> _Material provided_
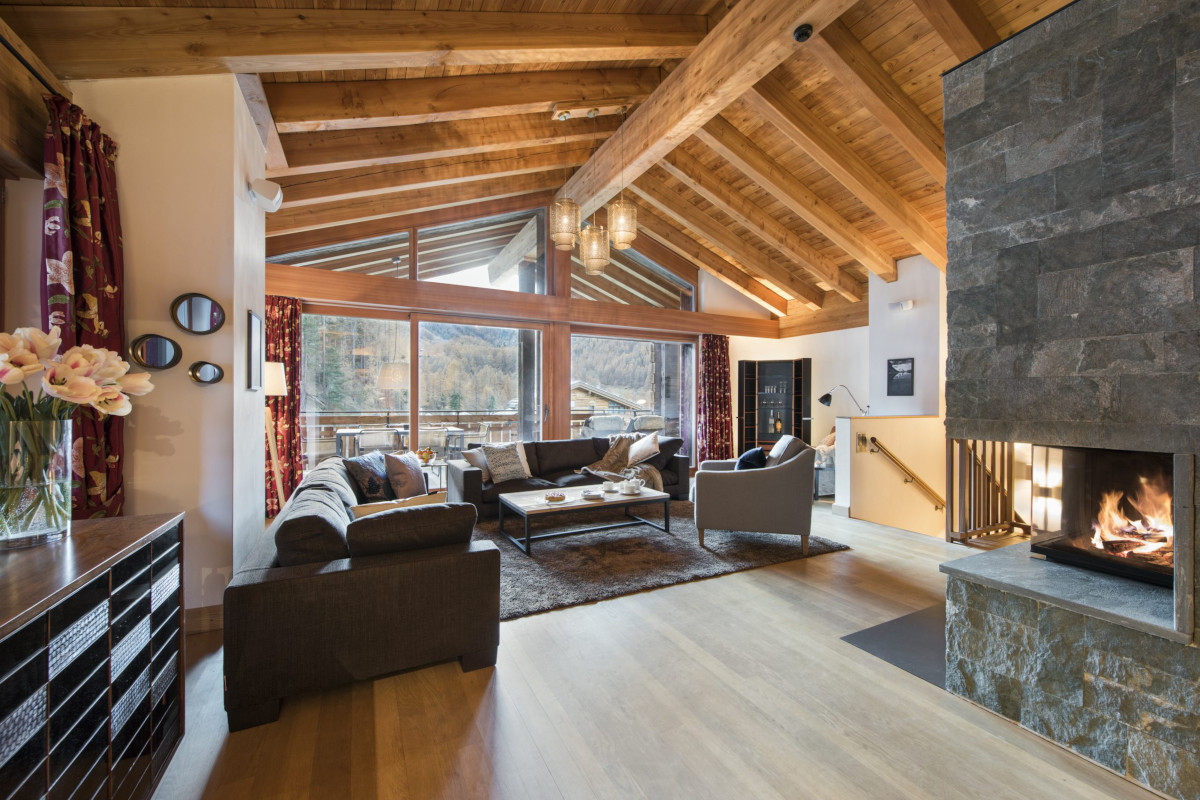 Open fire and living room at Apartment Alex in Zermatt
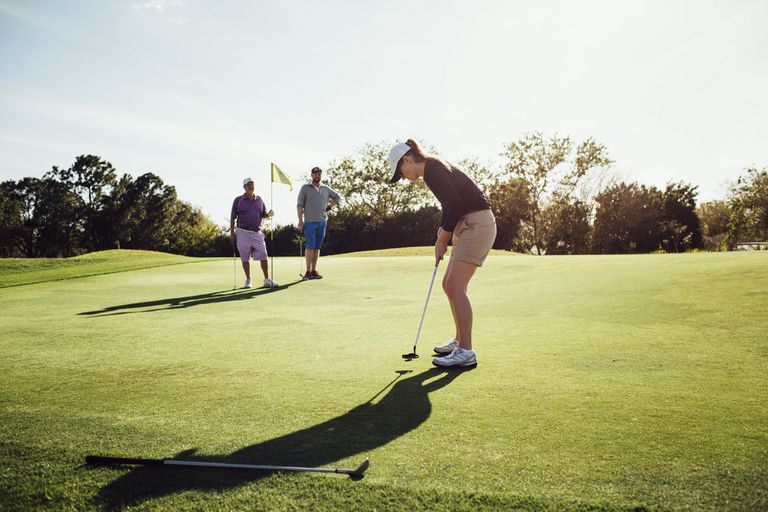Woman Putting On Golf Course With Family Watching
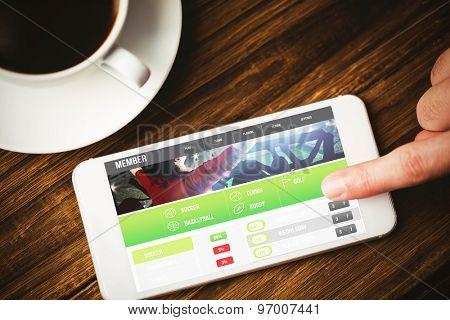 Gambling app screen against hand using smartphone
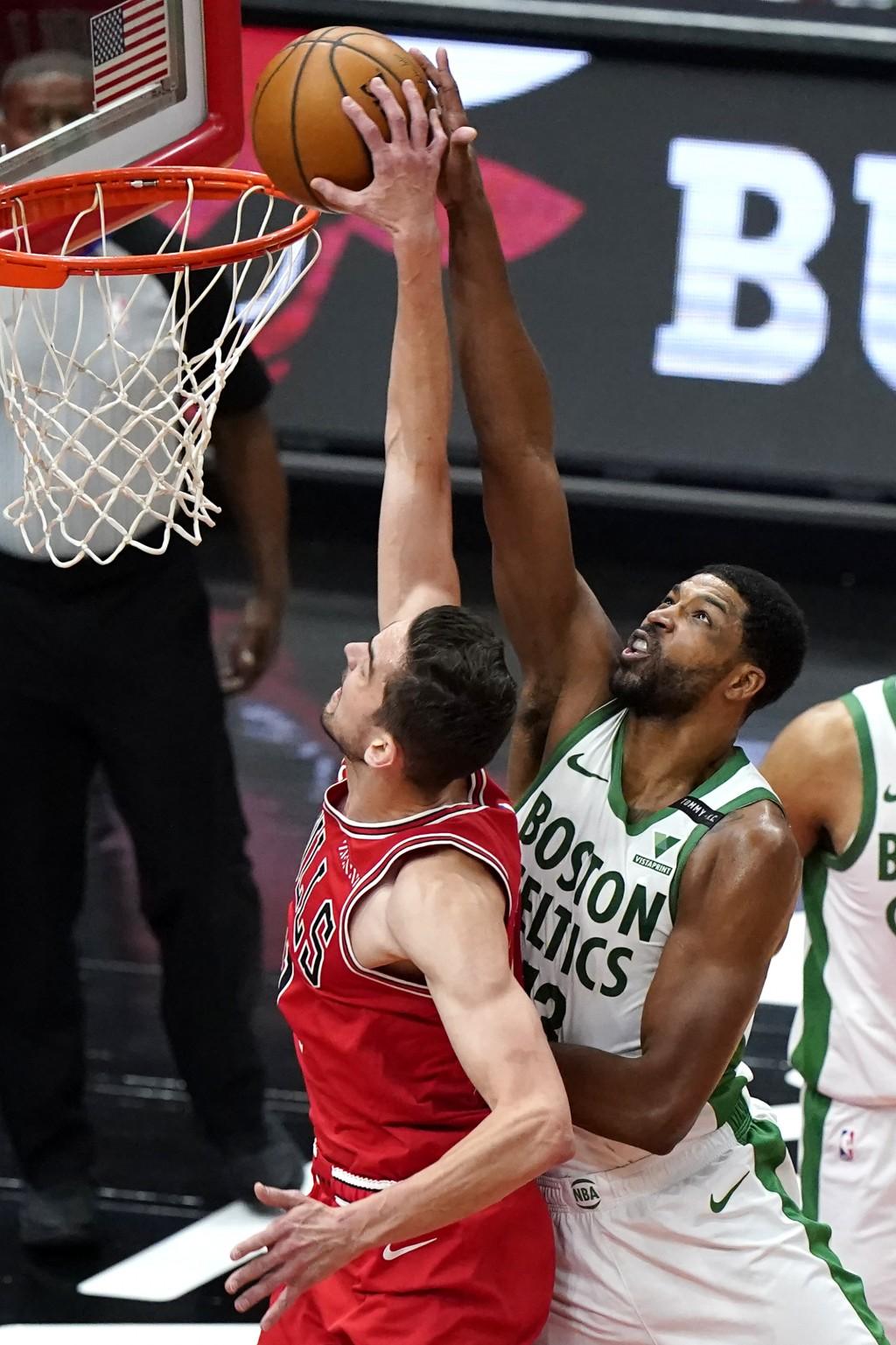 Boston Celtics center Tristan Thompson, right, blocks a shot by Chicago Bulls guard Tomas Satoransky during the first half of an NBA basketball game i...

> _Your instructions_
Every line of the data is to be transcribed exactly, and no picture is to be included.

> _Solved exercise_
 Open fire and living room at Apartment Alex in Zermatt
Woman Putting On Golf Course With Family Watching
 Gambling app screen against hand using smartphone
 Boston Celtics center Tristan Thompson, right, blocks a shot by Chicago Bulls guard Tomas Satoransky during the first half of an NBA basketball game i...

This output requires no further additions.